**Sezione del documento**:
········
Sta cosa che hai scritto è pesantissima.


----------



## Anais (24 Settembre 2013)

Nordica ha detto:


> io non vorrei mai togliere il padre ai figli. opterei per una soluzione pacifica. loro sono molto affezzionati. ma con il carattere suo non so se sara' possibile risolvere pacificamente. almeno in questo momento se parlo di separazione, mi fa paura la sua reazione. poi magari sono solo parole. ma forse lo pensavano anche quelle donne che oggi non ci sono più.
> 
> come fare a sapere se una minaccia e vera o falsa?


Minaccia di che tipo?
Di farti del male fisicamente?
Oppure del tipo...ti porto via casa e figli?
Perchè se è la prima...direi di non sottovalutarla.


----------



## perplesso (24 Settembre 2013)

Nordica ha detto:


> grazie per i post interessanti e informativi. per la mia amica se la vedrà con un avvocato. io sogno ancora una soluzione pacifica nel mio caso. ma nel frattempo mi informo a dovere delle strade da intraprendere nel caso.
········
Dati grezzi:
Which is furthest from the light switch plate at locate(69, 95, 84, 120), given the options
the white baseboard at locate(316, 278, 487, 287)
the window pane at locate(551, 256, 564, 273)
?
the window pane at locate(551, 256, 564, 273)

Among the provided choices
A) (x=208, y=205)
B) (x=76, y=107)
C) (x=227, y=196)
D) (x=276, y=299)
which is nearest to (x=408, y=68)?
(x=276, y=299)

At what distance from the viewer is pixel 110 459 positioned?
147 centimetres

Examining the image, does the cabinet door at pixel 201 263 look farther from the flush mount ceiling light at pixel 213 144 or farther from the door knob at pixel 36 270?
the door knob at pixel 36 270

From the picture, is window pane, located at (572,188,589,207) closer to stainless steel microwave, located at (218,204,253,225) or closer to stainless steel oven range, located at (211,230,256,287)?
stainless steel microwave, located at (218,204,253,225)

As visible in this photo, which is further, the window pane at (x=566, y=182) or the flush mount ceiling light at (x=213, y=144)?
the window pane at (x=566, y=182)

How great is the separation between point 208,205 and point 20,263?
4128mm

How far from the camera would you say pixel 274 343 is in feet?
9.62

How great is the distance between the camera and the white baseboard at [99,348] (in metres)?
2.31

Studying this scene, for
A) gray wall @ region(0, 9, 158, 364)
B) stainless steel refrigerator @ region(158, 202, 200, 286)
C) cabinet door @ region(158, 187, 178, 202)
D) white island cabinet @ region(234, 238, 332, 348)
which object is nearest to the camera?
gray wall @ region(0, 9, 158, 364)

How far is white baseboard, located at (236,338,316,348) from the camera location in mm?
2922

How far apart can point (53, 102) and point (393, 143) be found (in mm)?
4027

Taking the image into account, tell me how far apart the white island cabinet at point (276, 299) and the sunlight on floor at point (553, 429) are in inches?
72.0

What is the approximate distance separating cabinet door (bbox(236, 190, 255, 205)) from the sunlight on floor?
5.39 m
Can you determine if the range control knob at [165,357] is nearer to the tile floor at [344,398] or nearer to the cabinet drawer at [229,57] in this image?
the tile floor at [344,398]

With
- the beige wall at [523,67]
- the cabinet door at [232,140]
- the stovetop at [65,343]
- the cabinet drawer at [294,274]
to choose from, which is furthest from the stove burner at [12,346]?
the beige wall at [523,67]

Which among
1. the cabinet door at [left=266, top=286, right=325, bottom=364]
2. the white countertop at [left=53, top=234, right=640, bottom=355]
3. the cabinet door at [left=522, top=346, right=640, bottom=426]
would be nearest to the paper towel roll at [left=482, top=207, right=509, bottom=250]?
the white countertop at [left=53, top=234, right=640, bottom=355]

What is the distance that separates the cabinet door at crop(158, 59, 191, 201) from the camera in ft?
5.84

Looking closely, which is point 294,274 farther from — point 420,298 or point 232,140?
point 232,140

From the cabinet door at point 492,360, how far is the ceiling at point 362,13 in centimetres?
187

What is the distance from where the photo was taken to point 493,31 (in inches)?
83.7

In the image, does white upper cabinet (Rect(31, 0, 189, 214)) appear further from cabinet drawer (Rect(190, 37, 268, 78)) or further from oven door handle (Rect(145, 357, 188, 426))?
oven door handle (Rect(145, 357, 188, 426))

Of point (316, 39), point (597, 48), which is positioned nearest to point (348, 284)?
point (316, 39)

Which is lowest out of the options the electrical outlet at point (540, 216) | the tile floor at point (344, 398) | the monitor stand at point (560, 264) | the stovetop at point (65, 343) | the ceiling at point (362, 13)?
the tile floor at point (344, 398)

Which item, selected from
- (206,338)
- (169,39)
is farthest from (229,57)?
········
**Esercizio proposto A**: Riduci a un breve elenco puntato il paragrafo della discussione che comincia con "io non vorrei mai togliere il padre ai figli", mantenendone i fatti principali.
**Esercizio proposto B**: Conta quante righe dell'elenco contengono la stringa "handle", distinguendo tra maiuscole e minuscole. Scrivi soltanto il numero.

**Risposta corretta A**:
- Non vorrebbe mai togliere il padre ai figli, che sono molto affezionati a lui, e preferirebbe una soluzione pacifica.
- Dato il carattere del padre, dubita che si possa risolvere la cosa pacificamente.
- Per ora, se parla di separazione, ha paura della sua reazione.
- Forse sono solo parole, ma forse lo pensavano anche le donne che oggi non ci sono più.

**Risposta corretta B**: 2